An exact copy of every record is needed, with the pictures left out.

---------- Record excerpts

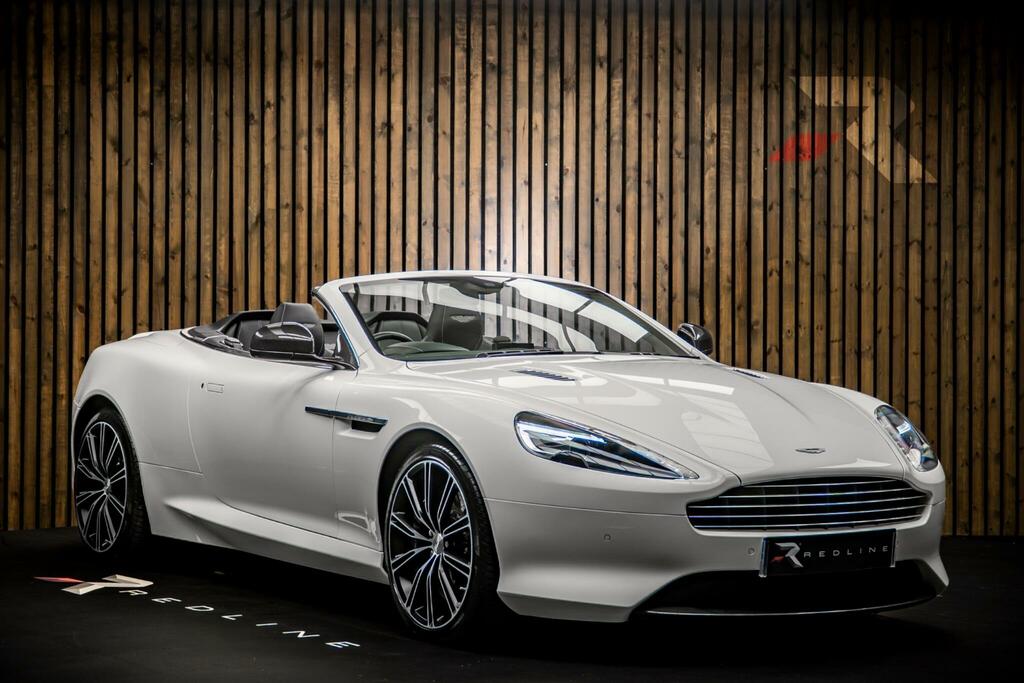 2016 Aston Martin DB9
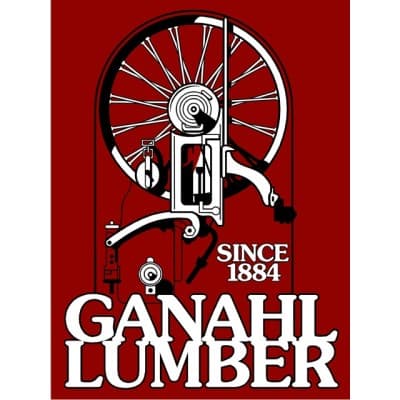GANAHL LUMBER COMPANY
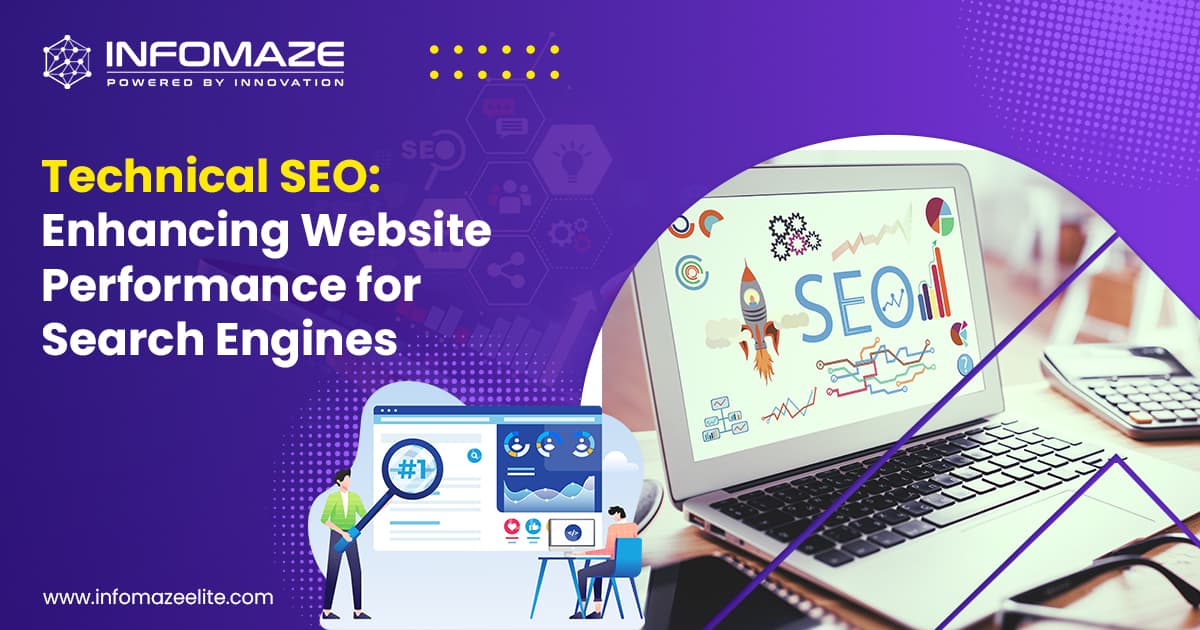 Enhancing Website Performance for Search Engines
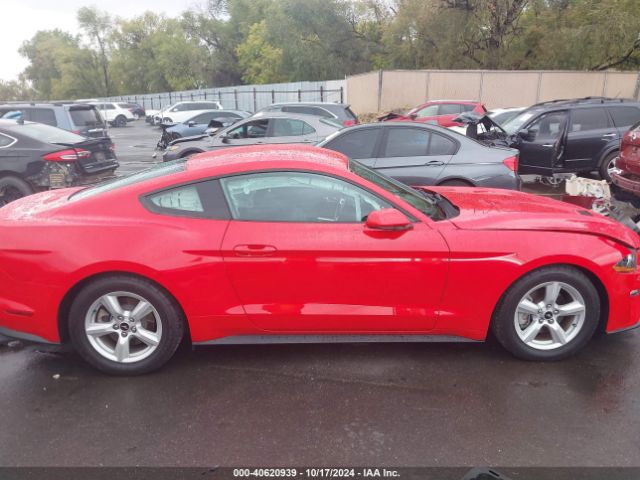 1FA6P8THXJ5180975 Ford Mustang Ecoboost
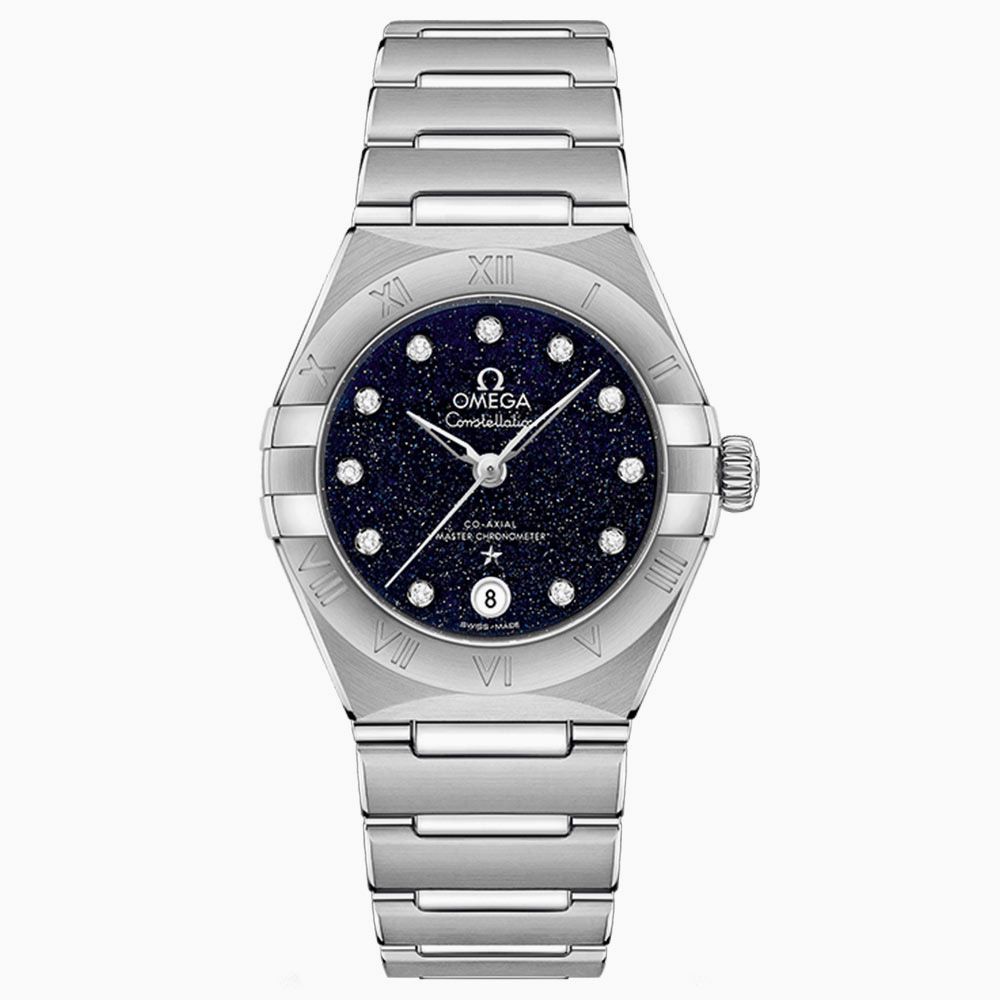 Omega Constellation Manhattan Co-Axial Master Chronometer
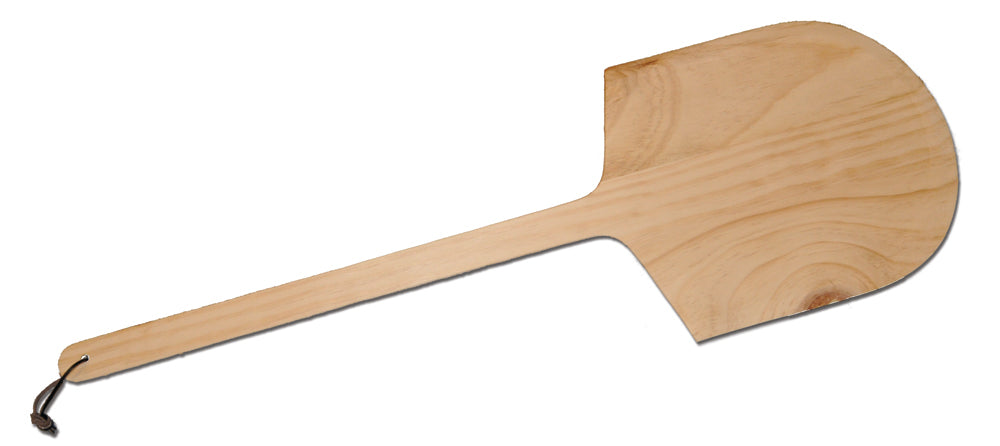 Tuscan Wooden Pizza Peel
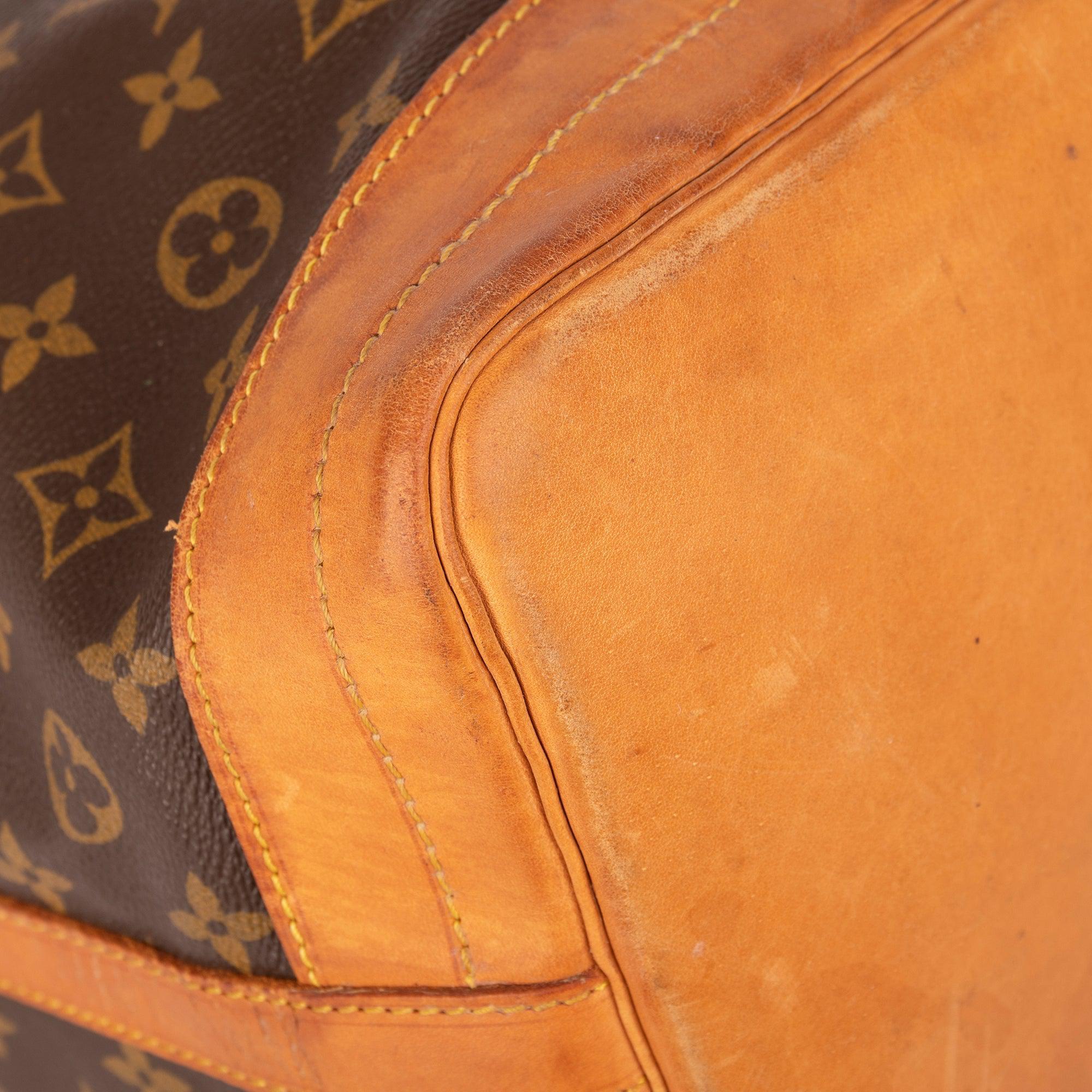 Louis Vuitton Vintage Monogram Noe Bag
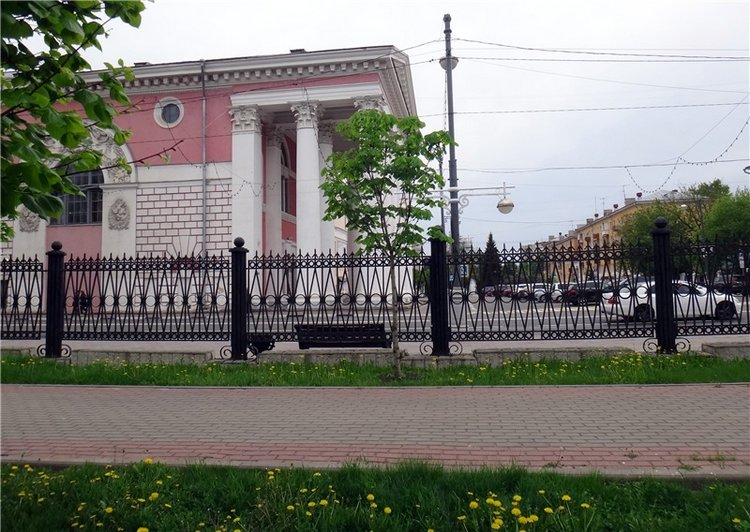 Милый мой город. Прогулка по Твери, заключительная часть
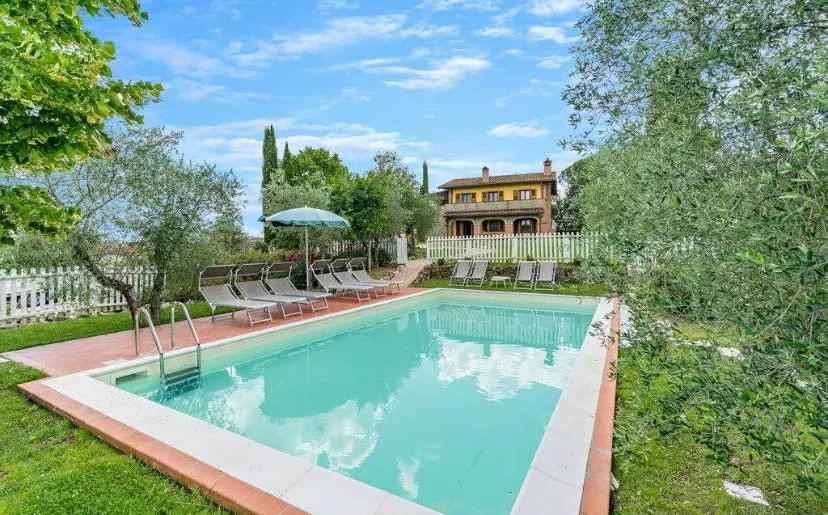 Villa Valledoro – Your private oasis in Tuscany - Image 1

--------------------

Exercise response ::
 2016 Aston Martin DB9
GANAHL LUMBER COMPANY
 Enhancing Website Performance for Search Engines
 1FA6P8THXJ5180975 Ford Mustang Ecoboost
 Omega Constellation Manhattan Co-Axial Master Chronometer
 Tuscan Wooden Pizza Peel
 Louis Vuitton Vintage Monogram Noe Bag
 Милый мой город. Прогулка по Твери, заключительная часть
 Villa Valledoro – Your private oasis in Tuscany - Image 1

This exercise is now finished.